(Data on spatial positioning)
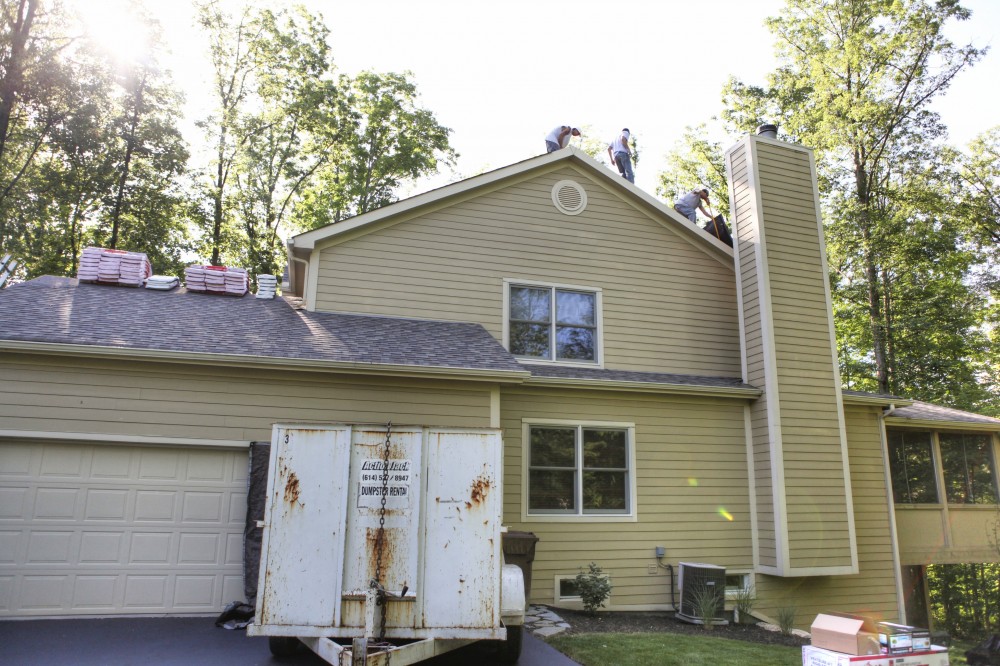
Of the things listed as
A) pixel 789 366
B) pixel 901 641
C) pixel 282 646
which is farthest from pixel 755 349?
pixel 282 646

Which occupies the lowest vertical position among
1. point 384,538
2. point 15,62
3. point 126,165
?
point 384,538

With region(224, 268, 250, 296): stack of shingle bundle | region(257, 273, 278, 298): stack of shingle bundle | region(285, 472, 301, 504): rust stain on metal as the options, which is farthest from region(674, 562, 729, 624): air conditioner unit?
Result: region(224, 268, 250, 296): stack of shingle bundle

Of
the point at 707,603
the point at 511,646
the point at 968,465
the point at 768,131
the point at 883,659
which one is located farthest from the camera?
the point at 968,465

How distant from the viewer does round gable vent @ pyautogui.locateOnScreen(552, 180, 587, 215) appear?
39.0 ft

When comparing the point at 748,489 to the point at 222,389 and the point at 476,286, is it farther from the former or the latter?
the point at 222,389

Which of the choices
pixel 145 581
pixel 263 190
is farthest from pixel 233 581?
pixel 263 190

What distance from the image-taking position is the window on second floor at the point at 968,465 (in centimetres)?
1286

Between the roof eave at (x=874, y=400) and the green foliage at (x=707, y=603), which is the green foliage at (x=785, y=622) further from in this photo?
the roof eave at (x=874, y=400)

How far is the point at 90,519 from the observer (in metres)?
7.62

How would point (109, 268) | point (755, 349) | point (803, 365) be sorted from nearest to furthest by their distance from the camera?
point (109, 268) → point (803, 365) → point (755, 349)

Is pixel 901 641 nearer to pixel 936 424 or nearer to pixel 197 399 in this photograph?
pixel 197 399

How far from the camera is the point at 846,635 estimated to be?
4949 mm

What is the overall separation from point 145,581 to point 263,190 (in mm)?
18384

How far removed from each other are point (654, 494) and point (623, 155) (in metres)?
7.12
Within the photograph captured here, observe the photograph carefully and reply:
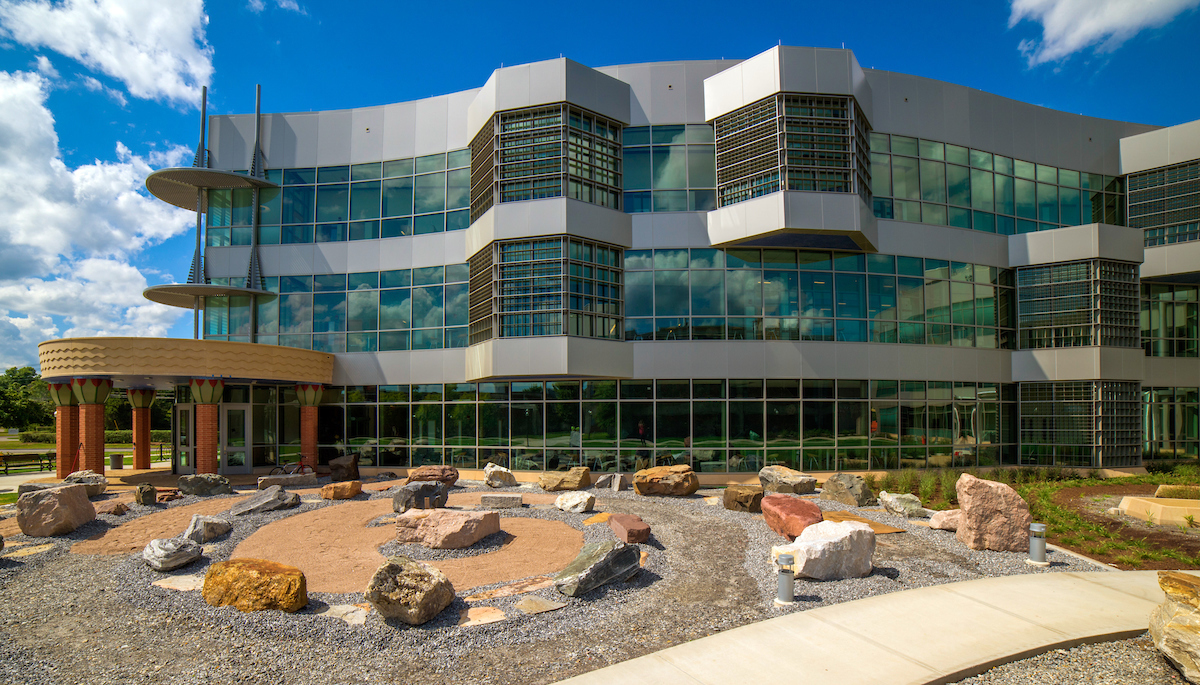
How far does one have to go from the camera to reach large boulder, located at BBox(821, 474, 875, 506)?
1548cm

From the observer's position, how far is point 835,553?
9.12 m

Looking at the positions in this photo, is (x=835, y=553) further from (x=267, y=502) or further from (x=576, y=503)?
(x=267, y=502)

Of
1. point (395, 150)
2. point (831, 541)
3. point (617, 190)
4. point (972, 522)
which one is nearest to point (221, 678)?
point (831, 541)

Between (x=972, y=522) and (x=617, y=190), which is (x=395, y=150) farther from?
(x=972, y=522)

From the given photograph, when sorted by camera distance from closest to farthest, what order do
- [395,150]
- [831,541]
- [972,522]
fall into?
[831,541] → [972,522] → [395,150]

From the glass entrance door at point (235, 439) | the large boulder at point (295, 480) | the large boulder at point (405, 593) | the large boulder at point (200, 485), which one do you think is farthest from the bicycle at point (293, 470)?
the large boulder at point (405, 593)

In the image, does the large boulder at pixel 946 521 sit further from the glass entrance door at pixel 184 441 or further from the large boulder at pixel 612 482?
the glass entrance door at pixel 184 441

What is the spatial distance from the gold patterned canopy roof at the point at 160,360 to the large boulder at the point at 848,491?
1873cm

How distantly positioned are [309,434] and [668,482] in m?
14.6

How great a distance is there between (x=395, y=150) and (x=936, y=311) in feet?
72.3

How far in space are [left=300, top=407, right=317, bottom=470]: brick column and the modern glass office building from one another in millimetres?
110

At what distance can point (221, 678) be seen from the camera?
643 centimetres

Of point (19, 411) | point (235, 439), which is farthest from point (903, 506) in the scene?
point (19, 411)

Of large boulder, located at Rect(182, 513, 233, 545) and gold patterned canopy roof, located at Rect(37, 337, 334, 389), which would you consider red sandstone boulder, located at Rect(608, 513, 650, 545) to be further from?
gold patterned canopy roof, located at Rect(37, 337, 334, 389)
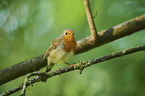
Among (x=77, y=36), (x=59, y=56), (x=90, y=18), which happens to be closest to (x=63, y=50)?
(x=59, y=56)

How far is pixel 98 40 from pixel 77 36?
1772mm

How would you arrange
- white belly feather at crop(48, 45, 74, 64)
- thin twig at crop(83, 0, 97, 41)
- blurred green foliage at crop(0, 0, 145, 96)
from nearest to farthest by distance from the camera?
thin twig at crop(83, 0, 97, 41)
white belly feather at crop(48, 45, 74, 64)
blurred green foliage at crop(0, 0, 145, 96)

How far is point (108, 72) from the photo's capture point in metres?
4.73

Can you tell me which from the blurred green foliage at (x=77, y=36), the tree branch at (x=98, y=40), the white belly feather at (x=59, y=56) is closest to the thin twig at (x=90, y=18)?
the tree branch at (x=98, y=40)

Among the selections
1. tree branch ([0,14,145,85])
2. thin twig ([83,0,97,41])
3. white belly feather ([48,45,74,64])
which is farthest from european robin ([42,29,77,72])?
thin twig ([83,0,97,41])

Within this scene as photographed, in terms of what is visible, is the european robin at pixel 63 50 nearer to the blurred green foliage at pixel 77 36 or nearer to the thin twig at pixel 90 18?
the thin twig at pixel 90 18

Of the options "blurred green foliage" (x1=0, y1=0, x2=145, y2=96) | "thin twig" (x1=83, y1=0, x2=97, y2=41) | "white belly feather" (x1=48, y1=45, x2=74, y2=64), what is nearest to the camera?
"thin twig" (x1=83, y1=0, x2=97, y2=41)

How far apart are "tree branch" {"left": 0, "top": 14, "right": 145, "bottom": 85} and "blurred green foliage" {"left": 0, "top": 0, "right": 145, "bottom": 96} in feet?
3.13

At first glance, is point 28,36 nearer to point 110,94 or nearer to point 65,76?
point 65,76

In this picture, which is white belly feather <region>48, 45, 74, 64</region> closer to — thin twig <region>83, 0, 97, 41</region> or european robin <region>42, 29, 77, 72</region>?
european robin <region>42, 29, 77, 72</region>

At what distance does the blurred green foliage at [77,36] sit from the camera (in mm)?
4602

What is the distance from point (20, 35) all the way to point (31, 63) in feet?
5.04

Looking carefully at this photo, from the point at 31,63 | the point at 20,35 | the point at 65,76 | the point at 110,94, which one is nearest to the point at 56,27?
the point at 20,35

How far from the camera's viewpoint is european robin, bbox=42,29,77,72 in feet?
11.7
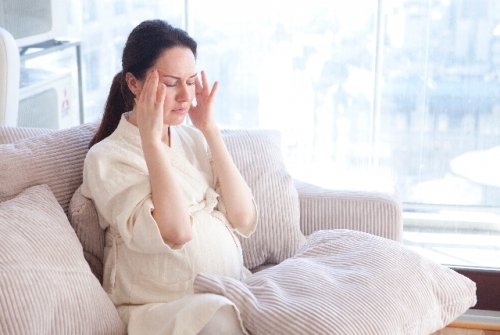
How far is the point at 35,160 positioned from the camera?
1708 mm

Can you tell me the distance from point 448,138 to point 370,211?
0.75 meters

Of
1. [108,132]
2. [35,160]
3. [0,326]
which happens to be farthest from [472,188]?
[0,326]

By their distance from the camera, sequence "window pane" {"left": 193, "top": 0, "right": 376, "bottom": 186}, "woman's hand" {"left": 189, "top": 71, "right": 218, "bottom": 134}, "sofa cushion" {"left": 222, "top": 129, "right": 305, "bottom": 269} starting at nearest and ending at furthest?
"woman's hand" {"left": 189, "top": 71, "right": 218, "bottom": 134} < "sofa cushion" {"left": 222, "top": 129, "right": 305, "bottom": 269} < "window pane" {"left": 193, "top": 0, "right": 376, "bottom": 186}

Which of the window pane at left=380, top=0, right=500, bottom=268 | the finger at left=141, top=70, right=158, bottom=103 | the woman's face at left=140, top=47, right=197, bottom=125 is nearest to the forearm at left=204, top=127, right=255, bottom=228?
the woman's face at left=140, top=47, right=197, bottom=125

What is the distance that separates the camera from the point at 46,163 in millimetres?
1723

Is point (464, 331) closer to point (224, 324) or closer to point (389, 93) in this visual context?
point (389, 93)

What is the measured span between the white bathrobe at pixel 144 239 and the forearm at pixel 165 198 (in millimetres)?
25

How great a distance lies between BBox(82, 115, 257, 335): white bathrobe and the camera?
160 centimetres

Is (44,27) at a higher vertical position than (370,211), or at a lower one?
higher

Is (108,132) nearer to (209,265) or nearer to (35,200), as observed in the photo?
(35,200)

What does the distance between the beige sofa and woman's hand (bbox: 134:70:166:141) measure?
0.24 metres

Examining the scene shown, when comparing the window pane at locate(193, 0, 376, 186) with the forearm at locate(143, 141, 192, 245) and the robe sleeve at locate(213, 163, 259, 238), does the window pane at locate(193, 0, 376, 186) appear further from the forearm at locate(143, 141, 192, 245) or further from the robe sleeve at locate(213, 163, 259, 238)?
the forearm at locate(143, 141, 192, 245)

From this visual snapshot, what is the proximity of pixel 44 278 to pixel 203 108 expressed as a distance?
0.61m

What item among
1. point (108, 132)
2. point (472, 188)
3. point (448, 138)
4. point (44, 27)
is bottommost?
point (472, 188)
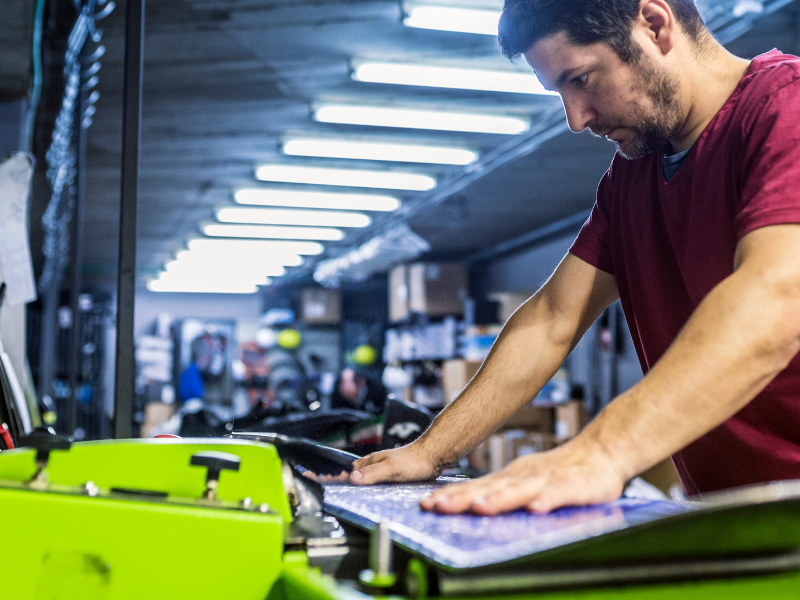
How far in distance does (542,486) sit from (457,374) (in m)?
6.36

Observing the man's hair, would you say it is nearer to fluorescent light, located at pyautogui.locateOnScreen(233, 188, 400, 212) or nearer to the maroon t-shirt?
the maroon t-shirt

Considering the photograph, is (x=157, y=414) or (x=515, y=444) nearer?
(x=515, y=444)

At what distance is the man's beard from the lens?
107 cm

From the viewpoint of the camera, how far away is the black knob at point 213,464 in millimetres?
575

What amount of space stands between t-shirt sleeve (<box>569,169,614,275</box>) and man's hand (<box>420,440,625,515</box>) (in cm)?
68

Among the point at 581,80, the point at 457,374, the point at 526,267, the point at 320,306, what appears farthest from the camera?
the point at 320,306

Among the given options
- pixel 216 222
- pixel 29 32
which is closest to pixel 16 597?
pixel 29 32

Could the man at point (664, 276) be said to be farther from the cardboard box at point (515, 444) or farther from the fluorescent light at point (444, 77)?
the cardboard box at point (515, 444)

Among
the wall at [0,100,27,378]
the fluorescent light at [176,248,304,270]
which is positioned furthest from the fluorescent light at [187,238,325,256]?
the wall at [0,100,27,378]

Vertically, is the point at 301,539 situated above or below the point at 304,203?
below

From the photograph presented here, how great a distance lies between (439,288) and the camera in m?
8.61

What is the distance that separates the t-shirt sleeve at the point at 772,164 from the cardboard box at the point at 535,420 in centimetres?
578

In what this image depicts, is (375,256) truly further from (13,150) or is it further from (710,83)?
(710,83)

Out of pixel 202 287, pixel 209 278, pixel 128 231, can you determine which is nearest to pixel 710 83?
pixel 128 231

-- Work to do --
Beginning with the line that contains "What amount of" and continuing through the end of the data, arrange each line as a string in a JSON list, leaving out blank lines.

-- Task solution --
[
  "What amount of space stands between t-shirt sleeve (<box>569,169,614,275</box>) and man's hand (<box>420,440,625,515</box>) (in cm)?",
  "68",
  "Among the point at 581,80, the point at 457,374, the point at 526,267, the point at 320,306, what appears farthest from the camera?",
  "the point at 320,306",
  "Among the given options",
  "- pixel 216 222",
  "- pixel 29 32",
  "which is closest to pixel 16 597?",
  "pixel 29 32",
  "Could the man at point (664, 276) be said to be farther from the cardboard box at point (515, 444) or farther from the fluorescent light at point (444, 77)?",
  "the cardboard box at point (515, 444)",
  "Among",
  "the wall at [0,100,27,378]",
  "the fluorescent light at [176,248,304,270]",
  "which is positioned furthest from the fluorescent light at [187,238,325,256]?",
  "the wall at [0,100,27,378]",
  "Vertically, is the point at 301,539 situated above or below the point at 304,203?",
  "below",
  "From the photograph presented here, how great a distance lies between (439,288) and the camera in m?",
  "8.61",
  "What is the distance that separates the t-shirt sleeve at the point at 772,164 from the cardboard box at the point at 535,420 in centimetres?",
  "578",
  "In what this image depicts, is (375,256) truly further from (13,150) or is it further from (710,83)?",
  "(710,83)",
  "Out of pixel 202 287, pixel 209 278, pixel 128 231, can you determine which is nearest to pixel 710 83?",
  "pixel 128 231"
]